Augustine. Exposition on the Book of Psalms. Schaff, Philip (editor). New York: Christian Literature Publishing Col, 1886. Nicene and Post-Nicene Church Fathers: Series 1: Volume VIII. Re-published 2014, Catholic Way Publishing. Kindle electronic edition, ISBN-13: 978-1-78379-372-3.
Augustine immediately identifies Psalm 22 as one “spoken in the person of The Crucified. For from the head of this Psalm are the words which He cried out, whilest hanging on the Cross” (Augustine Psalms, loc. 320529). The cry expressing forsakenness is because here Christ is bearing “the old man” who is far separated from God (Augustine Psalms, loc. 320535). For this reason, in verse 2, Augustine observes the cry to God is not heard, in the day or night. Augustine notes that this should serve as an encouragement to cry out to God all the more, as He hears when we depend on Him (Augustine Psalms, loc. 320541). It is the one who calls on him earnestly, as the “praise of Israel” (v. 3), who is heard, the one who hopes in God as did the patriarchs (v. 4). They were saved due to their hope in God.
On the contrary, in verse 6, Jesus called on the Father at his death, when he was not even accepted by people. His humility brought scorn upon him (Augustine Psalms, loc. 320548). The laughing (v. 7) and derision (v. 8) were directly applied to Jesus, born of a woman, also, as Augustine recognizes, born from the Jews, who were covered in drakness (Augustine Psalms, loc. 320554). He was strengthened by God according to all the means given in Israel (v. 10) and depended on the Father in his earthly life (Augustine Psalms, loc. 320561). However, in his arrest, trial, and execution Jesus was surrounded by opponents (v. 12). Their mouths were opened against Christ. Augustine recognizes that Jesus’ accusers were not speaking the Scripture but their own desire, which was for His destruction (Augustine Psalms, loc. 320567). As a result, in verse 14, He was “poured out like water.” Augustine compares this to melting wax. His strength was dried up (v. 15). Augustine notes this is “not as hay, but a potsherd, which is made stronger by fire” (Augustine Psalms, loc. 320573). When Jesus could speak, his words were solid, but he was prevented from some speech (Augustine Psalms, loc. 320573). Yet in the last day, He was surrounded by “dogs” (v. 16) who would attack Him. As He was stretched on the cross (v. 17) his bones were visible. His captors took His clothing (v. 18) and still the Lord did not bring help (v. 19) (Augustine Psalms, loc. 320580). The plea, then, is that God woudl rescue His Son, in soul and body. Augustine again notes the importance ofthe body of Christ in His state of humility (Augustine Psalms, loc. 320586).

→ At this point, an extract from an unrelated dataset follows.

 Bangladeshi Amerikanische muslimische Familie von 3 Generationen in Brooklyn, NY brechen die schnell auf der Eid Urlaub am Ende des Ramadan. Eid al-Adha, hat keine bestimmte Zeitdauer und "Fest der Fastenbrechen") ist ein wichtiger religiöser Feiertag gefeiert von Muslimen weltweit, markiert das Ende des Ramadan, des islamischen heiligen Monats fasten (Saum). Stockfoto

In the end, the Lord, once rescued, will declare God’s praise to all (v. 22). The Psalm then calls all Israel, all who fear the Lord, to sing praise to God, who, in verse 24, has not despised the poor one (Augustine Psalms, loc. 320593). This is the pure praise of God, that He is the one who cares for the poor and humble, just as He does for the crucified Christ. He gives abundance even to the poor (v. 26) (Augustine Psalms, loc. 320599). In this way God calls all the world to turn to Him (v. 27). God’s kingdom is the sufficiency of the people (v. 28), both poor and rich (v. 29). This, Augustine says, drives people to live in Him (v. 31). They are born in Hm by faith (Augustine Psalms, loc. 320618).